**About this task**
A verbatim reproduction of the lines below, from the line containing "One size fits" through the line containing "airbrush can't spray.", both ends included, is the whole required output.

(Collected data)
######

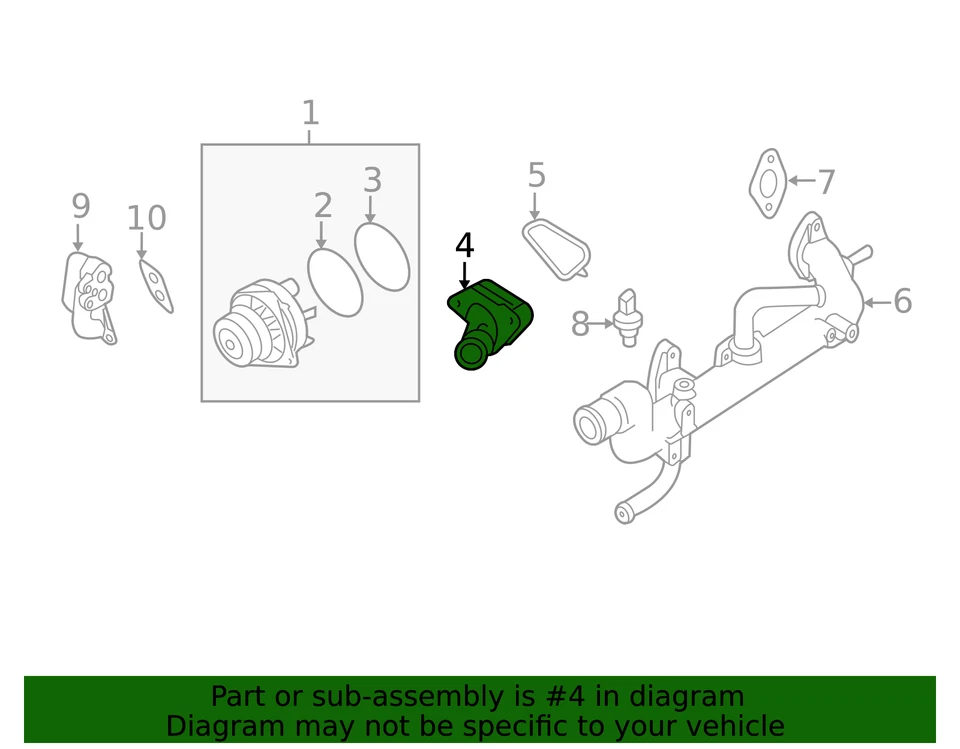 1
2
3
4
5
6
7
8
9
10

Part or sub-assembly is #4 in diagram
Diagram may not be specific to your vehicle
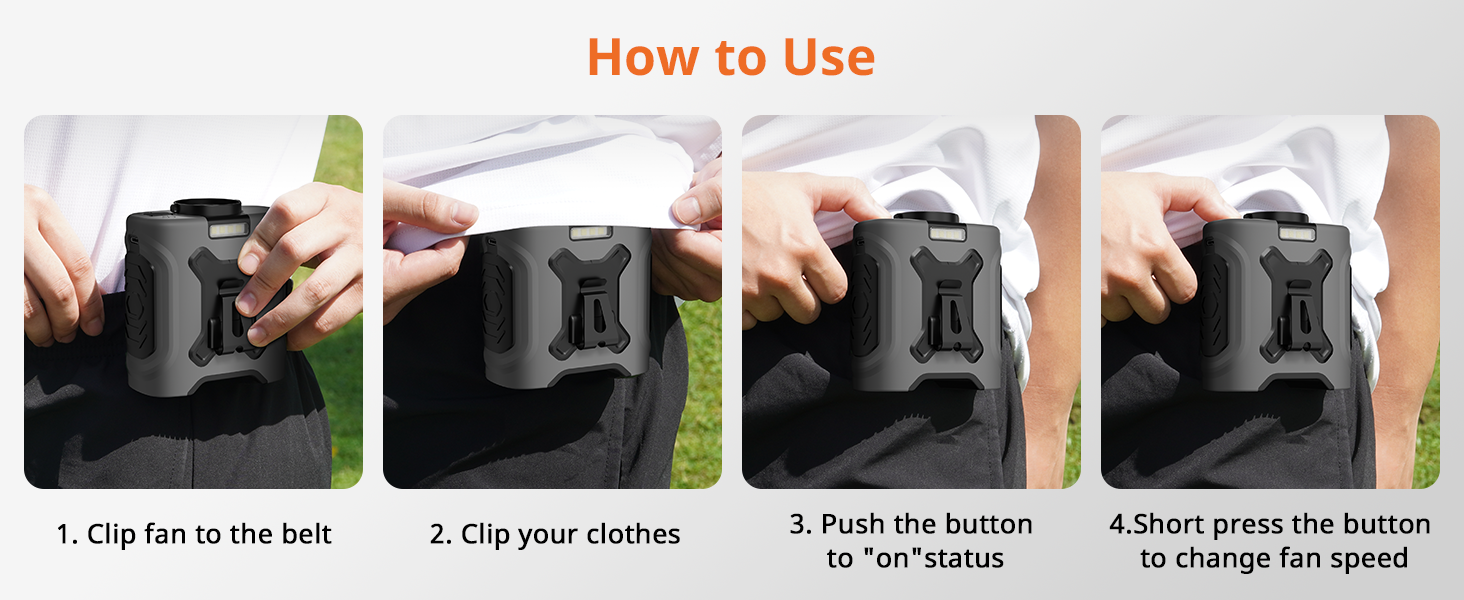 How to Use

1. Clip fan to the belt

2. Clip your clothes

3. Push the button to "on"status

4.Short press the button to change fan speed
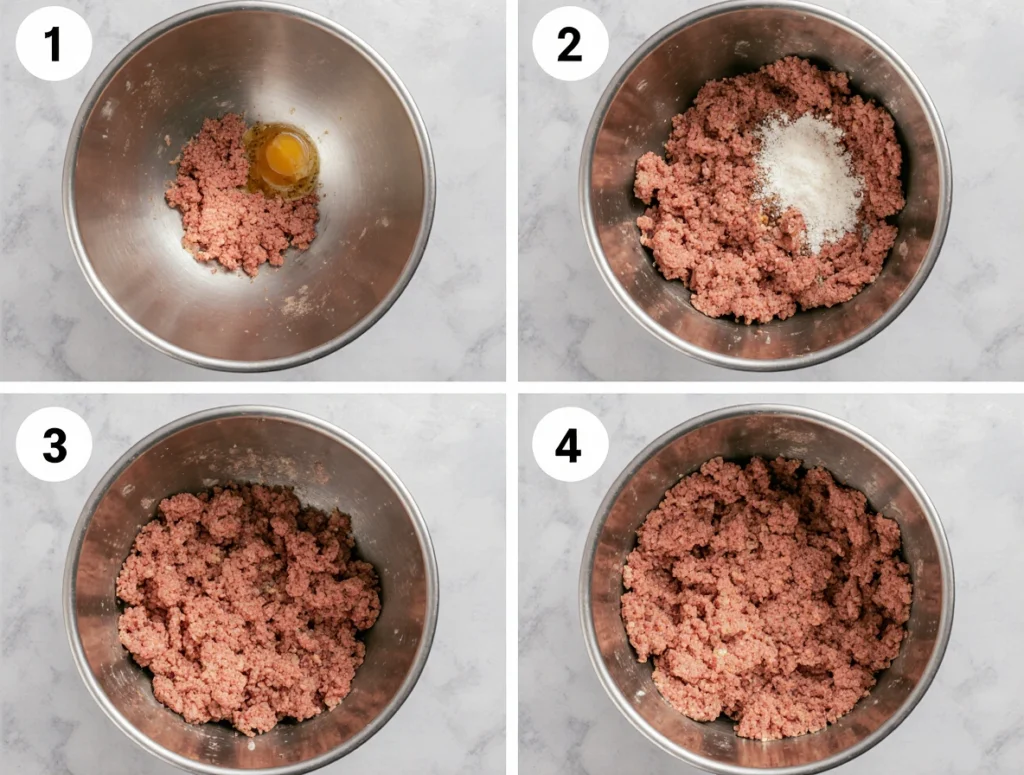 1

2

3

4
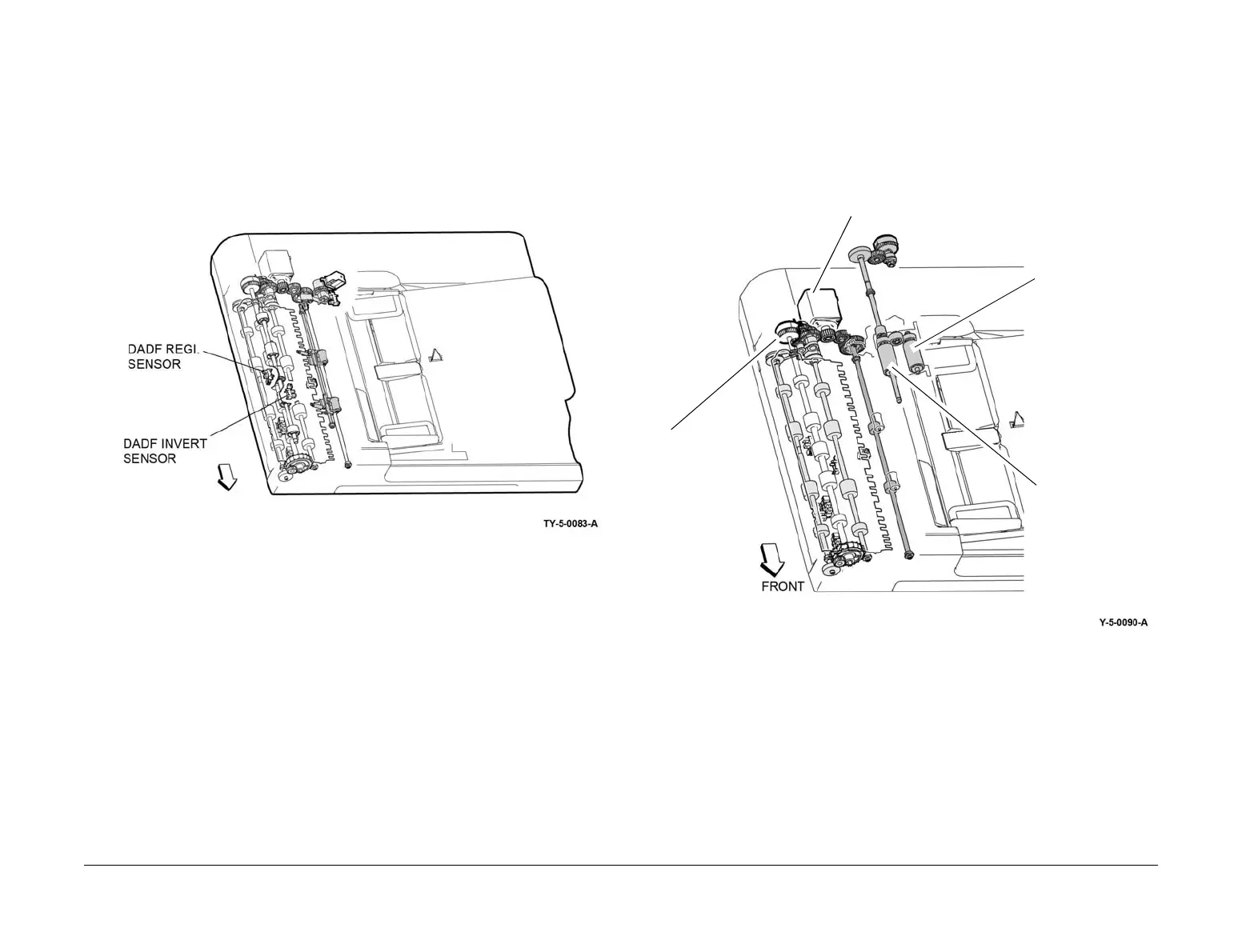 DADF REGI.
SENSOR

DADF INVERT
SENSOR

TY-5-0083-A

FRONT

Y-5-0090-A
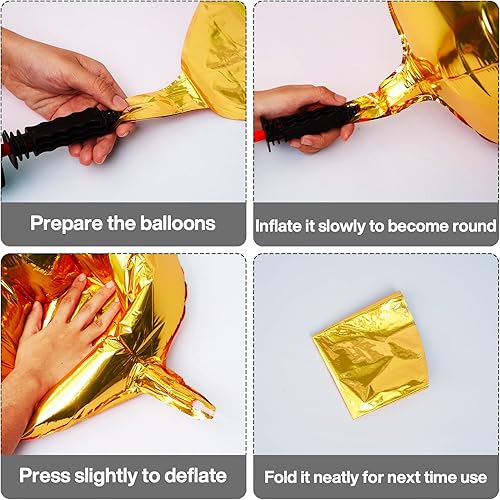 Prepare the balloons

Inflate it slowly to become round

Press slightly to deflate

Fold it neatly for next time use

######

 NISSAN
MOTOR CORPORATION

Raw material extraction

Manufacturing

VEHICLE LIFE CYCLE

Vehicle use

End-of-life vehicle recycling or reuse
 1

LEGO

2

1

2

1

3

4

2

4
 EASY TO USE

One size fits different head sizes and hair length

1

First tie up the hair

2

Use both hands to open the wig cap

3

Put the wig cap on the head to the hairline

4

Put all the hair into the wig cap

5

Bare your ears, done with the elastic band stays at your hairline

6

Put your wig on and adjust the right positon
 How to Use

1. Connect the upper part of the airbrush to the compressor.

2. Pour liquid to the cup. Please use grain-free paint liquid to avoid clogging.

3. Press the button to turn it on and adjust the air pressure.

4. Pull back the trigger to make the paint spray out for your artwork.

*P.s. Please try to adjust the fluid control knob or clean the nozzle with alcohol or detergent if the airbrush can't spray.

######

**Task answer**
One size fits different head sizes and hair length

1

First tie up the hair

2

Use both hands to open the wig cap

3

Put the wig cap on the head to the hairline

4

Put all the hair into the wig cap

5

Bare your ears, done with the elastic band stays at your hairline

6

Put your wig on and adjust the right positon
 How to Use

1. Connect the upper part of the airbrush to the compressor.

2. Pour liquid to the cup. Please use grain-free paint liquid to avoid clogging.

3. Press the button to turn it on and adjust the air pressure.

4. Pull back the trigger to make the paint spray out for your artwork.

*P.s. Please try to adjust the fluid control knob or clean the nozzle with alcohol or detergent if the airbrush can't spray.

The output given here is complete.